Since one of my design requirements is flexibility, the PCB provides some customization without having to make a new board. That said, you can certainly incorporate this into a project and eliminate it as a disparate component.

Secondary. The secondary can be isolated or tied to the primary ground. If an isolated secondary is desired R7 should be replaced with a 2.2nF MLCC reduce common mode noise.

Controller bias. The controller has an internal linear regulator that is necessary for startup. Beyond startup, it is best to power the controller via one of the outputs if they exceed ~ 9V. As TI points out, high input voltages almost necessitate the use of bias to eliminate the dissipation from the internal regulator. Use a 603 size jumper to connect the appropriate output, and keep in mind that if the secondary is used it must be tied to common ground via a jumper at R7.

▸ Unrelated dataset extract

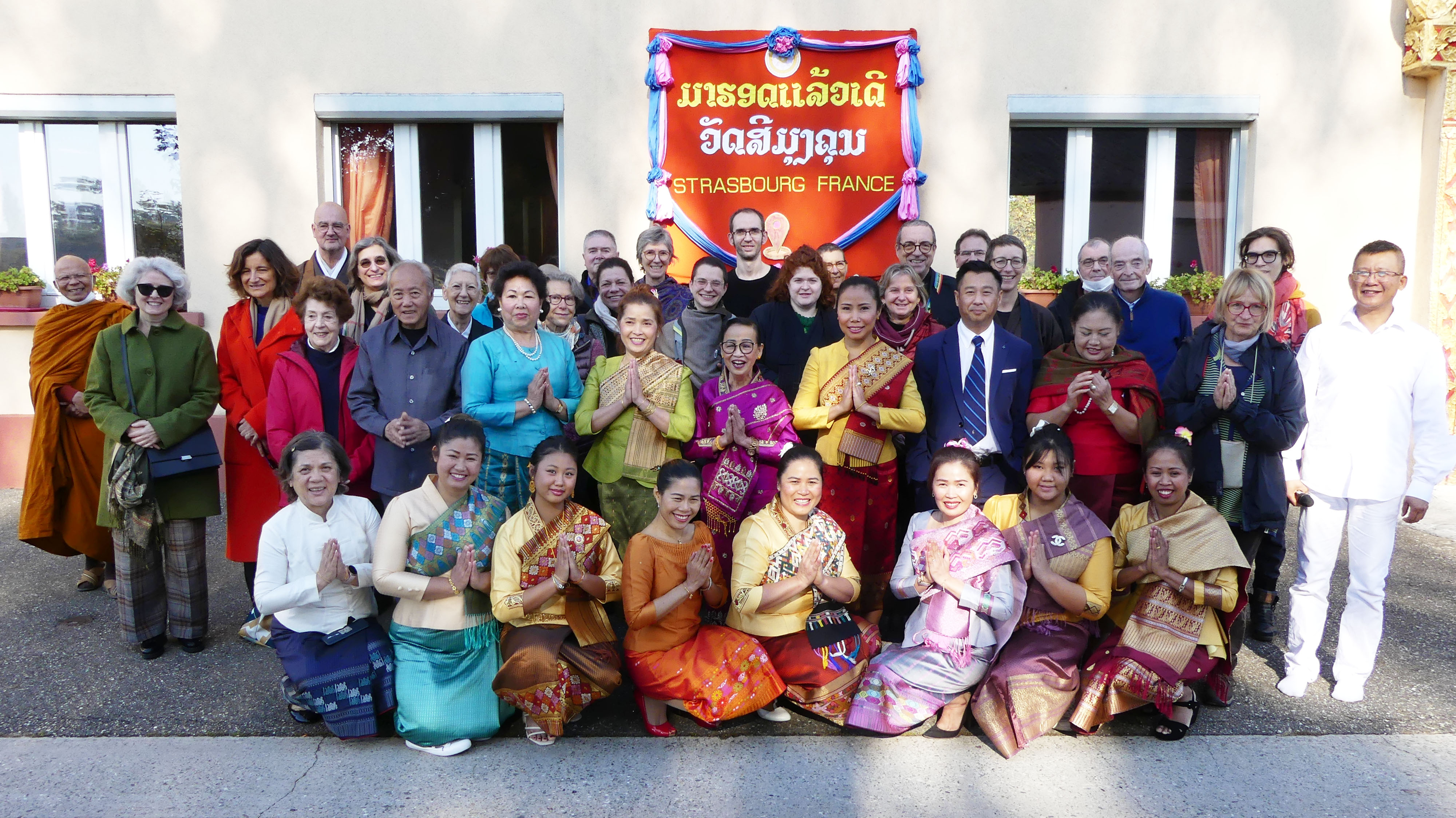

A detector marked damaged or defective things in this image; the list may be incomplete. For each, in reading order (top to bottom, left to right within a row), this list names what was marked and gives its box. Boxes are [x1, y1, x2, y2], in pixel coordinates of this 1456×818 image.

crack in asphalt [258, 734, 326, 815]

Controller mounting. The controller has a thermal pad to improve heat dissipation. The PCB accommodates this and provides a generous copper pour. If you don't have a reflow oven or air pencil apply thermal paste instead. I used this method and the worst case rise was 50C.

Main inductor build. The board is setup to use a toroid core with an OD of 13.5mm. As discussed in the Theory of Operation section, core selection & winding configuration are crucial to minimize leakage inductance. Ignoring core losses, a core with the highest permeability that provides an adequate saturation margin minimizes the number of turns. A high turns ratio complicates the build. If possible use a bifilar winding (1:1 ratios). Otherwise an interleave is best.

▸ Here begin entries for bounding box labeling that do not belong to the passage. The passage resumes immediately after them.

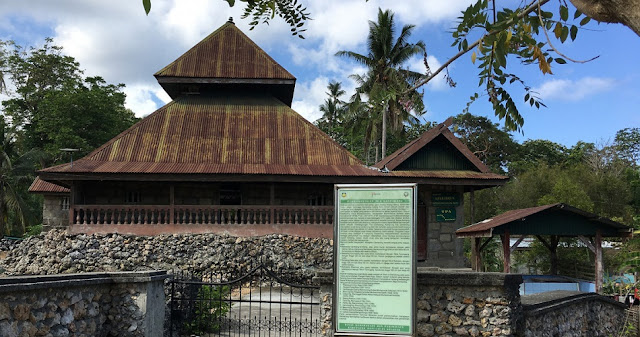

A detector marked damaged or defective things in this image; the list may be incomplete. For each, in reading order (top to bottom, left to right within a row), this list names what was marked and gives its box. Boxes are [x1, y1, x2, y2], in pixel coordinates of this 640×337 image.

rusty corrugated roof [155, 21, 296, 80]
rusty corrugated roof [40, 93, 372, 175]
rusty corrugated roof [376, 117, 490, 173]
rusty corrugated roof [28, 177, 69, 193]
rusty corrugated roof [456, 202, 632, 236]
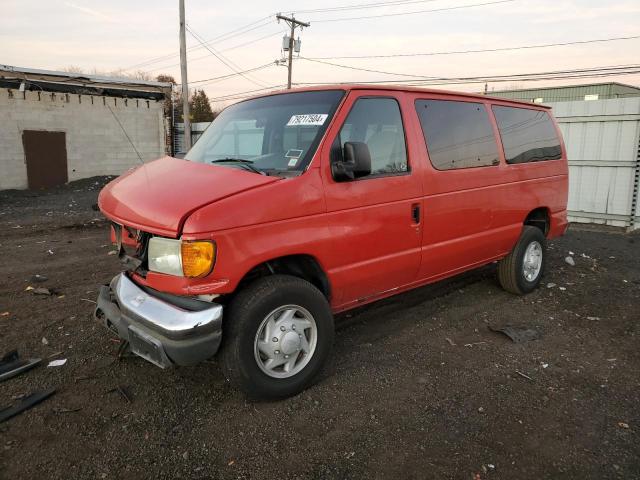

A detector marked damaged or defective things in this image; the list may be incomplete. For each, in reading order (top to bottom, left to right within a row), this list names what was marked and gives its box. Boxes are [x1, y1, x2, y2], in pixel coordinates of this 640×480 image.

crumpled hood [99, 156, 278, 236]
damaged red van [94, 85, 564, 398]
dented front bumper [94, 274, 224, 368]
van front end damage [94, 274, 225, 368]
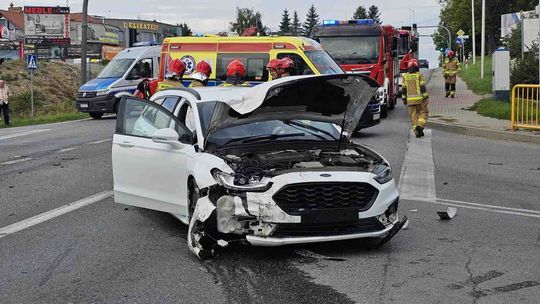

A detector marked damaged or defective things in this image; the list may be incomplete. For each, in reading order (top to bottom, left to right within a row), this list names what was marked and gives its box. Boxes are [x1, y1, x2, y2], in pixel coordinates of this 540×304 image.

For the inductor used in this project I used a simple interleave: winding 1/2 the secondary first, then the primary ('buck' winding), then the remaining secondary. Splitting the primary in half (so P/S/P/S) for four layers might get the leakage inductance a bit lower but it becomes difficult to do manually. The winding details are documented in the design workbook.

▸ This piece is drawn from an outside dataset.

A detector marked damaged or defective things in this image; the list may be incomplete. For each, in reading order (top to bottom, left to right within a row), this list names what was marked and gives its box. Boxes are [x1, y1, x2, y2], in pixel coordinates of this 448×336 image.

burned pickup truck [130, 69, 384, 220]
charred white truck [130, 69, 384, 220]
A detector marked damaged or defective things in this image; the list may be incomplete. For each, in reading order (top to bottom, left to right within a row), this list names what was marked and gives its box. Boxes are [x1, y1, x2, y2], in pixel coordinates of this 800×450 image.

Wire size, type, skin effect, etc. is a discussion unto itself but since the currents are relatively small here it is more just a question of wire AWG to minimize DCR balanced with the available winding window. Ideally the secondary would use 28AWG vs. 30 but the increase in leakage inductance isn't worth it: this happens because of the increased air gap between adjacent strands. The window utilization also becomes very high (a machine wound core with 28AWG secondary wouldn't be possible), making the winding sloppy and further degradating regulation.

Installation. I intend to mount the unit as a daughter board using 20AWG wire with nylon spacers (hence, no mounting holes).